| WHAT YOU NEED TO DO |
From the first line to the last, restate the records word for word, skipping the pictures.

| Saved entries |
• • • • •

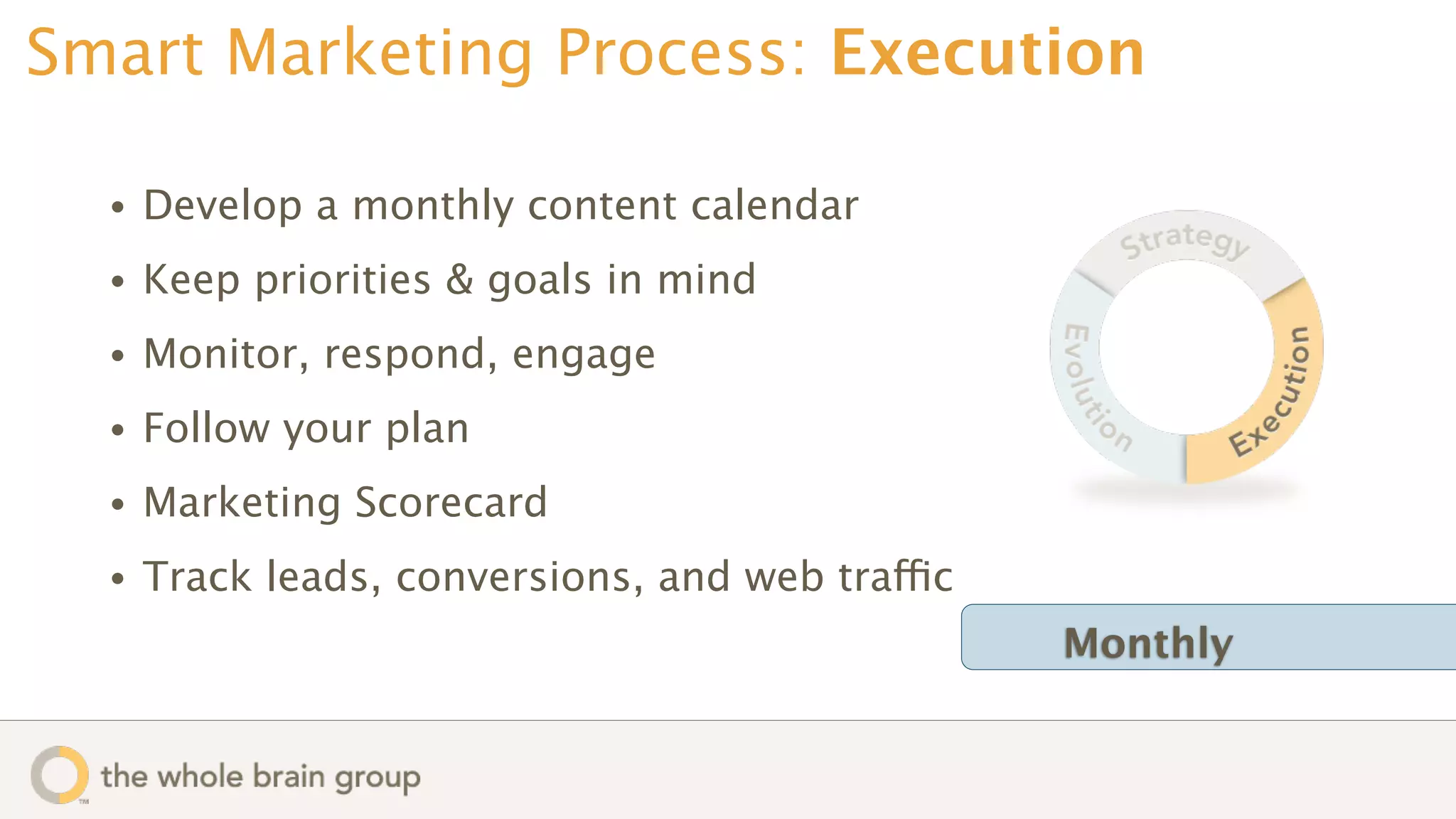 Smart Marketing Process: Execution

• Develop a monthly content calendar
• Keep priorities & goals in mind
• Monitor, respond, engage
• Follow your plan
• Marketing Scorecard
• Track leads, conversions, and web traffic

Strategy
Execution
Evolution

Monthly

the whole brain group
TM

• • • • •

| ANSWER SPACE |
 Smart Marketing Process: Execution

• Develop a monthly content calendar
• Keep priorities & goals in mind
• Monitor, respond, engage
• Follow your plan
• Marketing Scorecard
• Track leads, conversions, and web traffic

Strategy
Execution
Evolution

Monthly

the whole brain group
TM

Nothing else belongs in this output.